## STATED TASK:
Render the lines below as a JSON list of strings, one string per line and with blank lines left out. Begin at the line that has "there (in ft)?" and stop after the line that has "(x1=115, y1=149, x2=122, y2=159): lemur eye →".

## Start RECORDS SUPPLIED

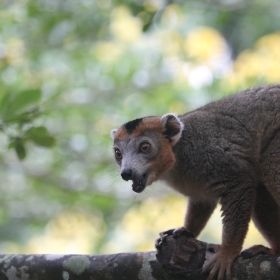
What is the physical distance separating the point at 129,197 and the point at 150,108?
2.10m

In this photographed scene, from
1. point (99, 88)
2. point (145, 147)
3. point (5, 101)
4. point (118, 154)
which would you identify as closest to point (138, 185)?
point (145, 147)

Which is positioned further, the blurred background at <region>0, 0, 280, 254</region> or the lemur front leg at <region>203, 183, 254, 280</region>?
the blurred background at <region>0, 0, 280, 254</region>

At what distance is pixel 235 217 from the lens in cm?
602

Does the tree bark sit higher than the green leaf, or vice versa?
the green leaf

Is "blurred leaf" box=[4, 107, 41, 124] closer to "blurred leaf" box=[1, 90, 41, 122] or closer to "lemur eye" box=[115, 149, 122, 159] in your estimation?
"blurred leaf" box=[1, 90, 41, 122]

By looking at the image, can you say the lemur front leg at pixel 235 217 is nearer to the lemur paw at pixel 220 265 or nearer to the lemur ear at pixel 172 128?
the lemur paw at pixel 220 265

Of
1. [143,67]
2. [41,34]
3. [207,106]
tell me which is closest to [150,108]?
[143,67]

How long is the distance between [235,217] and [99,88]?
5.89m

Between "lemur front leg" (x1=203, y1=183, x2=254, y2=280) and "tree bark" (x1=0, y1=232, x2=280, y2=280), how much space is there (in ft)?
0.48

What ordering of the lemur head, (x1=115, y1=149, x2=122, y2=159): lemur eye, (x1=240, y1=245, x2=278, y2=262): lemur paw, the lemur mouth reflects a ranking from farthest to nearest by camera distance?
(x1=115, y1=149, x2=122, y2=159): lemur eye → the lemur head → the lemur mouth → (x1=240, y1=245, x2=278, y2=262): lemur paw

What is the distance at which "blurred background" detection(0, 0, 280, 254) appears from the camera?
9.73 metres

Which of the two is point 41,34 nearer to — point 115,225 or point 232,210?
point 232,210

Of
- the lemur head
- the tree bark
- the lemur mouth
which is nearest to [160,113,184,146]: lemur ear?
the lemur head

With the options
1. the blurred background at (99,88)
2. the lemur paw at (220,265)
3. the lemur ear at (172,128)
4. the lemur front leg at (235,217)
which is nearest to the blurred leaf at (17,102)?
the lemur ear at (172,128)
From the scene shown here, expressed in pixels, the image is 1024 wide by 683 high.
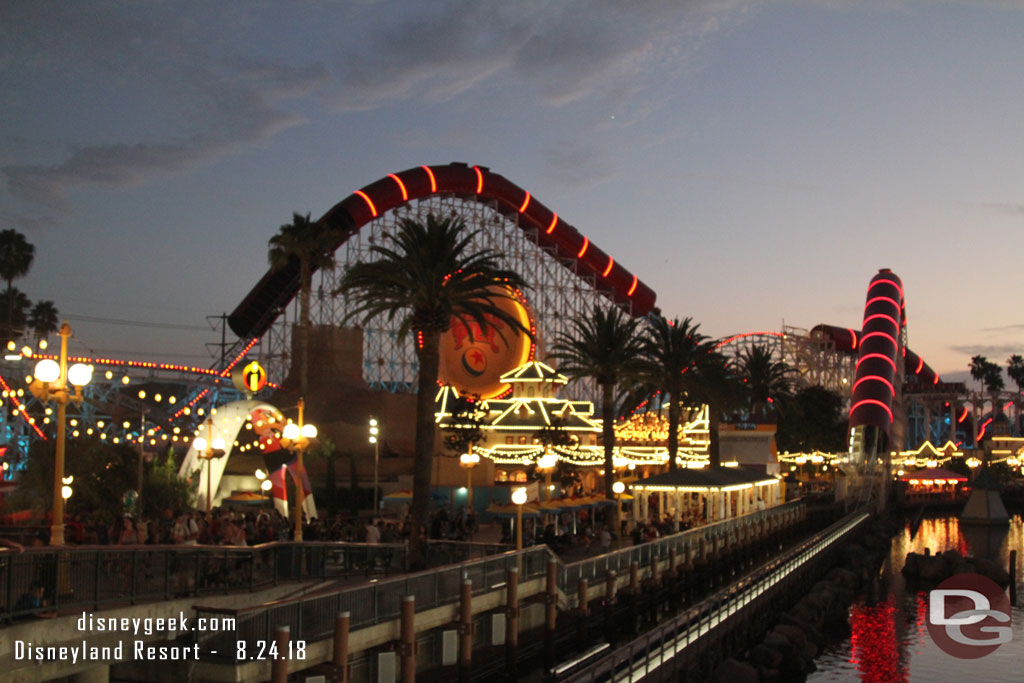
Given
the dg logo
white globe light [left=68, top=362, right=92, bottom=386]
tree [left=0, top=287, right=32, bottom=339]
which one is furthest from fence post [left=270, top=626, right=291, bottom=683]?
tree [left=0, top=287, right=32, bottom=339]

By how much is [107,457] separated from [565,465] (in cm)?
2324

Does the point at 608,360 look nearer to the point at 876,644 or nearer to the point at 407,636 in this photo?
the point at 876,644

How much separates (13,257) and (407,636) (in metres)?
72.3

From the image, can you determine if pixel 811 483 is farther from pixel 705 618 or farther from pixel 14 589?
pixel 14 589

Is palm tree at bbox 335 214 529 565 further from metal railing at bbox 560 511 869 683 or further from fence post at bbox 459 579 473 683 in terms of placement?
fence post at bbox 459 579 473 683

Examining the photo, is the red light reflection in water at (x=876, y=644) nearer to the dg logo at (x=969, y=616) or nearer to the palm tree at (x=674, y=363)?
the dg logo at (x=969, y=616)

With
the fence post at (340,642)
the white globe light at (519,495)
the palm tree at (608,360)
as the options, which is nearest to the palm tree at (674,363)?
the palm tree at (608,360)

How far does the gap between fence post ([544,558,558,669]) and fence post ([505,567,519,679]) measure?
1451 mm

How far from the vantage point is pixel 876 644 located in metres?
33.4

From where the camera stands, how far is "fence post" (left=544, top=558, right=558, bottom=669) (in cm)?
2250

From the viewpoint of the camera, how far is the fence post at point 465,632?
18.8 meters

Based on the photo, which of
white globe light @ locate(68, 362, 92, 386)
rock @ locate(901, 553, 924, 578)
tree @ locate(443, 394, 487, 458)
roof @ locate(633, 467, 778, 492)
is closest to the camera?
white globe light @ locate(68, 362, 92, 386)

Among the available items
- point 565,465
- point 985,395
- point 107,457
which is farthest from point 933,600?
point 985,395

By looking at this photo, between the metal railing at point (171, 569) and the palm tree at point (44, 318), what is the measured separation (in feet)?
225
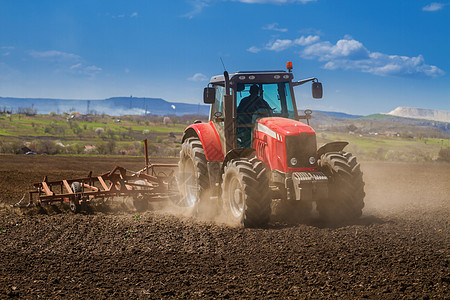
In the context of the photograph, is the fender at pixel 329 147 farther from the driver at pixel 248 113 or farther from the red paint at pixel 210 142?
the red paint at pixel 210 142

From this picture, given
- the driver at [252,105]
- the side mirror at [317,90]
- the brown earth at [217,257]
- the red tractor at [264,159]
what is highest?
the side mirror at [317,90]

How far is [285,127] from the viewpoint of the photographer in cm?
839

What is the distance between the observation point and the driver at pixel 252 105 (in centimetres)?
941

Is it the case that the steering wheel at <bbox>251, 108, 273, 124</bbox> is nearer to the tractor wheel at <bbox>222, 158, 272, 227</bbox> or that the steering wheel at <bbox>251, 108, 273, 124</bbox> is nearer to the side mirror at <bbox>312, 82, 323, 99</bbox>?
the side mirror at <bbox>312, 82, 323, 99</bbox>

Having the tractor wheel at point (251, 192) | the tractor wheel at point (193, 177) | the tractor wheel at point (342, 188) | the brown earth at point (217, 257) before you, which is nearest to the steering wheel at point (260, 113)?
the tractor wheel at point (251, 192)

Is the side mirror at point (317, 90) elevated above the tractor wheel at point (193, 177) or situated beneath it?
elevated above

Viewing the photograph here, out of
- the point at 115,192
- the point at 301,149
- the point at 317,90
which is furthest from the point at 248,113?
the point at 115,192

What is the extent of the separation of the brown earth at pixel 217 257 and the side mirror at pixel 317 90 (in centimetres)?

## End RECORDS SUPPLIED

## FULL OUTPUT:
[
  "Between \"lemur front leg\" (x1=203, y1=183, x2=254, y2=280) and \"tree bark\" (x1=0, y1=232, x2=280, y2=280), how much space is there (in ft)?",
  "0.48",
  "What ordering of the lemur head, (x1=115, y1=149, x2=122, y2=159): lemur eye, (x1=240, y1=245, x2=278, y2=262): lemur paw, the lemur mouth reflects a ranking from farthest to nearest by camera distance?",
  "(x1=115, y1=149, x2=122, y2=159): lemur eye → the lemur head → the lemur mouth → (x1=240, y1=245, x2=278, y2=262): lemur paw"
]